TJSP ABSOLVE BLOGUEIRO DE CONDENAÇÃO POR CRÍTICAS À PREFEITURA DE GUARUJÁ

         A 3ª Câmara de Direito Privado do Tribunal de Justiça de São Paulo reformou sentença que julgou procedente pedido de indenização por danos morais ajuizado pela prefeita de Guarujá, Maria Antonieta de Brito, contra o publicador de um blog com críticas à administração municipal.

         A autora alegou na ação inicial que os textos eram ofensivos e ofenderam suas honra e imagem. Em defesa, o réu afirmou que os fatos narrados não eram inverídicos.

         Para o relator da apelação do blogueiro, João Pazine Neto, não houve ofensa ou dano que deva ser ressarcido. “As matérias permaneceram no limite do aceitável, tendo em vista a inexistência do excesso alegado na exordial. O direito a liberdade de expressão foi exercido dentro dos limites constitucionais, na medida em que não houve prática de ofensa pessoal ou abuso. O blog apenas veiculou sua opinião, que, apesar de crítica, se mostrou insuscetível de afetar a dignidade da autora”, afirmou em seu voto.

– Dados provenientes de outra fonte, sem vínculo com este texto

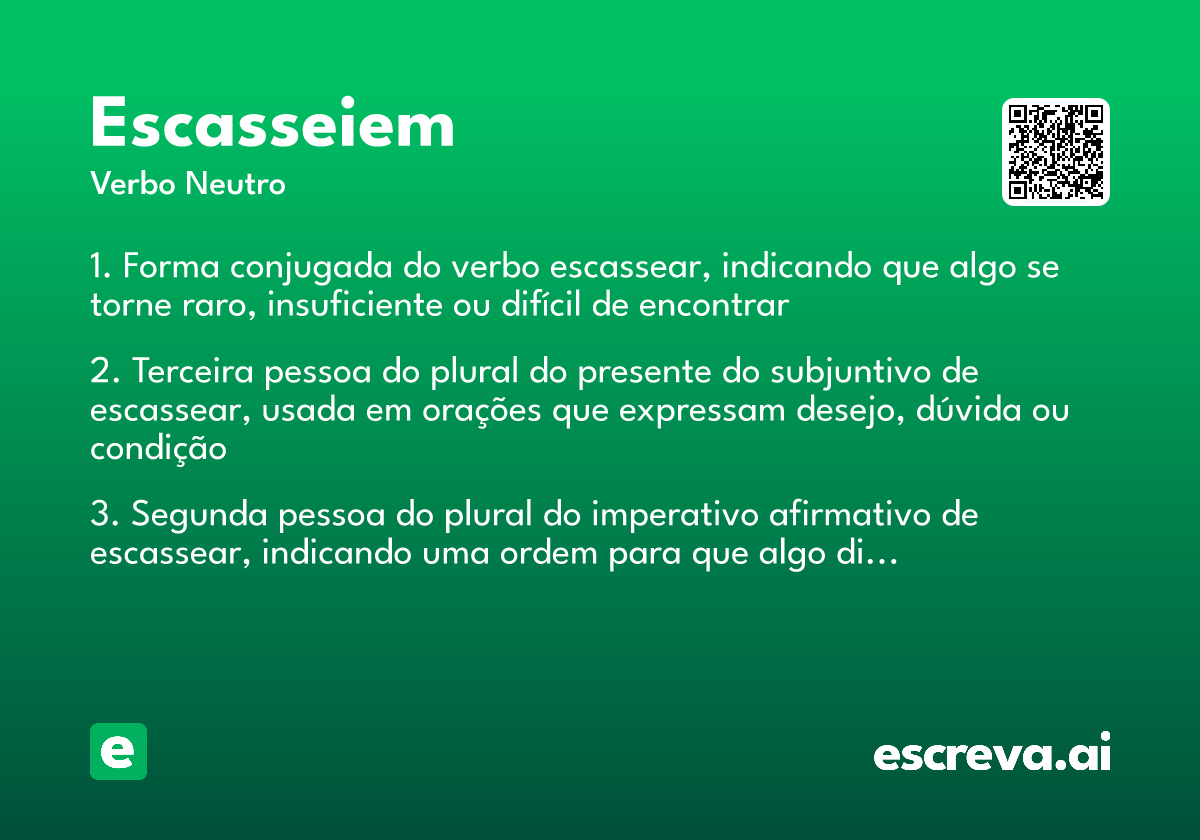 Escasseiem

Verbo Neutro

1. Forma conjugada do verbo escassear, indicando que algo se torne raro, insuficiente ou difícil de encontrar

2. Terceira pessoa do plural do presente do subjuntivo de escassear, usada em orações que expressam desejo, dúvida ou condição

3. Segunda pessoa do plural do imperativo afirmativo de escassear, indicando uma ordem para que algo di...

e

escreva.ai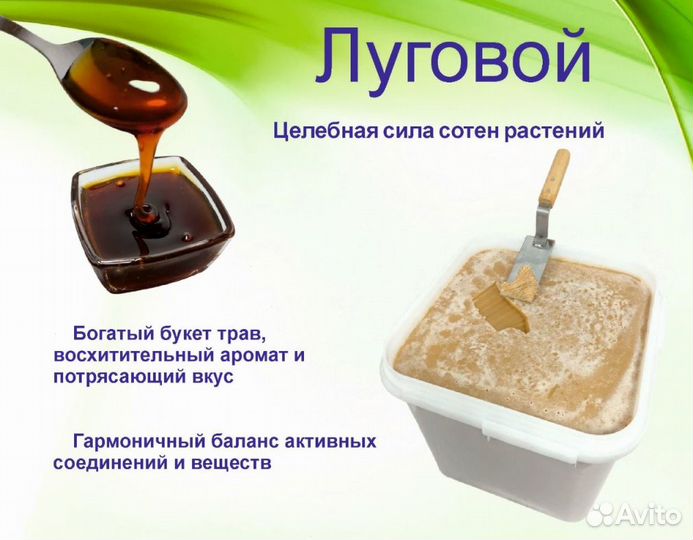 Луговой

Целебная сила сотен растений

Богатый букет трав, восхитительный аромат и потрясающий вкус

Гармоничный баланс активных соединений и веществ

Avito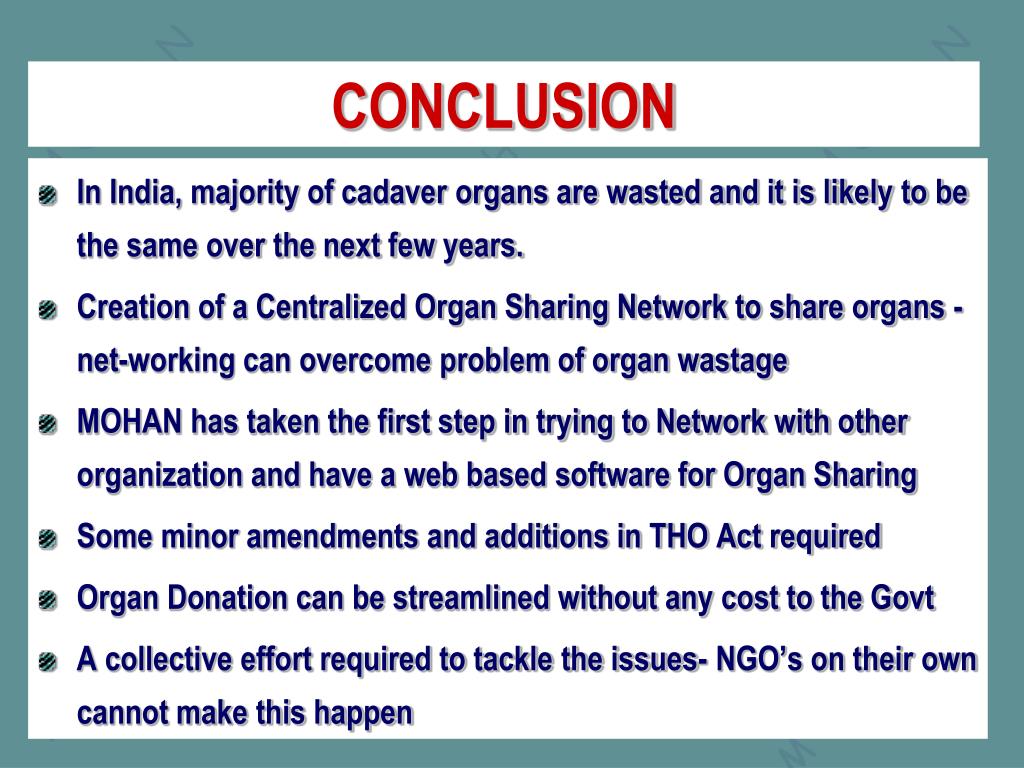 CONCLUSION

In India, majority of cadaver organs are wasted and it is likely to be the same over the next few years.

Creation of a Centralized Organ Sharing Network to share organs - net-working can overcome problem of organ wastage

MOHAN has taken the first step in trying to Network with other organization and have a web based software for Organ Sharing

Some minor amendments and additions in THO Act required

Organ Donation can be streamlined without any cost to the Govt

A collective effort required to tackle the issues- NGO's on their own cannot make this happen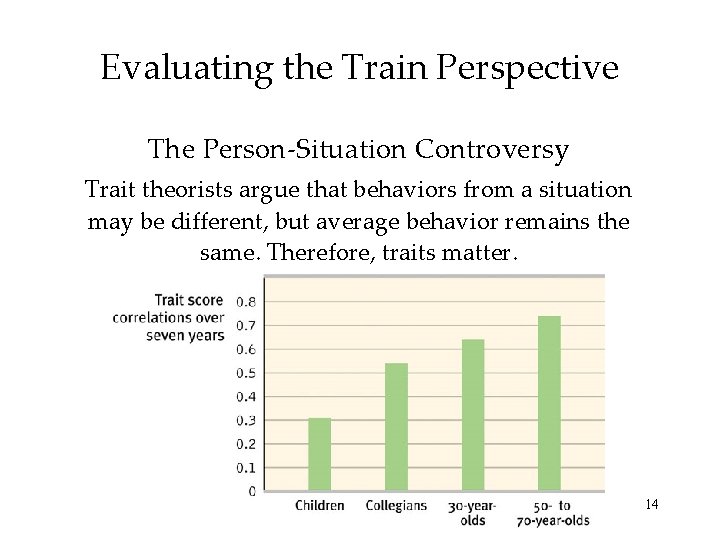 Evaluating the Train Perspective

The Person-Situation Controversy

Trait theorists argue that behaviors from a situation may be different, but average behavior remains the same. Therefore, traits matter.

Trait score correlations over seven years

0.8
0.7
0.6
0.5
0.4
0.3
0.2
0.1
0

Children
Collegians
30-year-olds
50- to 70-year-olds

14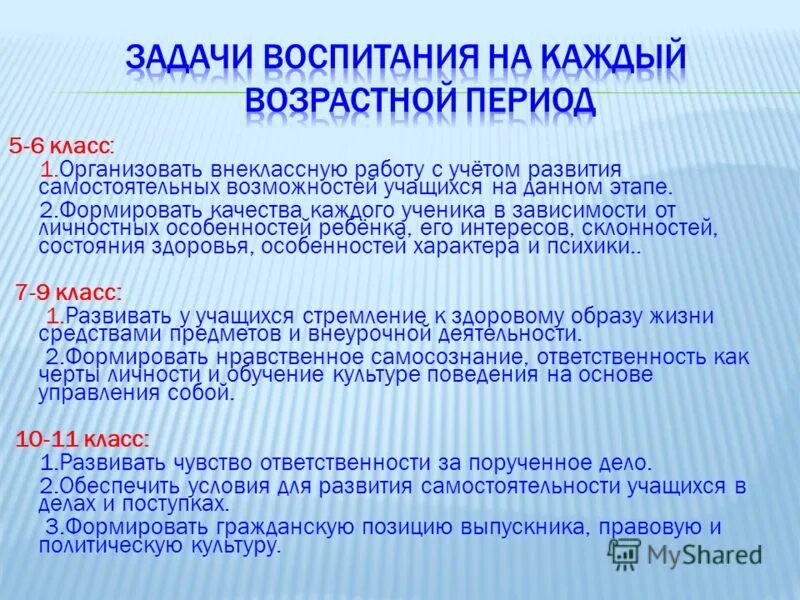 ЗАДАЧИ ВОСПИТАНИЯ НА КАЖДЫЙ ВОЗРАСТНОЙ ПЕРИОД

5-6 класс:
1.Организовать внеклассную работу с учётом развития самостоятельных возможностей учащихся на данном этапе.
2.Формировать качества каждого ученика в зависимости от личностных особенностей ребёнка, его интересов, склонностей, состояния здоровья, особенностей характера и психики..

7-9 класс:
1.Развивать у учащихся стремление к здоровому образу жизни средствами предметов и внеурочной деятельности.
2.Формировать нравственное самосознание, ответственность как черты личности и обучение культуре поведения на основе управления собой.

10-11 класс:
1.Развивать чувство ответственности за порученное дело.
2.Обеспечить условия для развития самостоятельности учащихся в делах и поступках.
3.Формировать гражданскую позицию выпускника, правовую и политическую культуру.

MyShared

         Os desembargadores Egidio Giacoia e Dácio Tadeu Viviani Nicolau também participaram do julgamento, que teve votação unânime.
Fonte: TJSP

quinta-feira, 8 de maio de 2014

PRISÃO INDEVIDA DE HOMEM NO GUARUJÁ GERA INDENIZAÇÃO

Um homem que esteve detido, indevidamente, por sete meses no Guarujá receberá indenização por danos morais da Fazenda Estadual. A decisão é da 4ª Câmara de Direito Público do Tribunal de Justiça.

        O autor relatou nos autos que permaneceu preso entre fevereiro e setembro de 2003 na Cadeia Pública do município em decorrência de um processo criminal do qual já havia cumprido pena. Sentença condenou o Estado a indenizá-lo em R$ 20 mil. Em razão do resultado desfavorável, houve recurso.

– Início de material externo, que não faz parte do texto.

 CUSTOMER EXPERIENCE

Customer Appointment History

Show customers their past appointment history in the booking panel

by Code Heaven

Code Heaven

        O relator Luis Fernando Camargo de Barros Vidal explicou em seu voto que o homem foi mantido encarcerado devido a erro relativo ao exame de informações – não havia sido dado baixa no mandado de prisão que o tinha levado à cadeia, e o alvará de soltura, apesar de expedido, não fora cumprido. “O cumprimento de uma ordem de soltura não pode ser postergado por qualquer ato imputável ao aparato estatal, por mais legítimo ou aparentemente justificável que seja. E qualquer demora desarrazoada há de ser compreendida como mau funcionamento do serviço público, o que enseja a responsabilização da administração pública.”

        Os desembargadores Paulo Barcellos Gatti e Ana Luiza Liarte também participaram da turma julgadora e seguiram o entendimento do relator.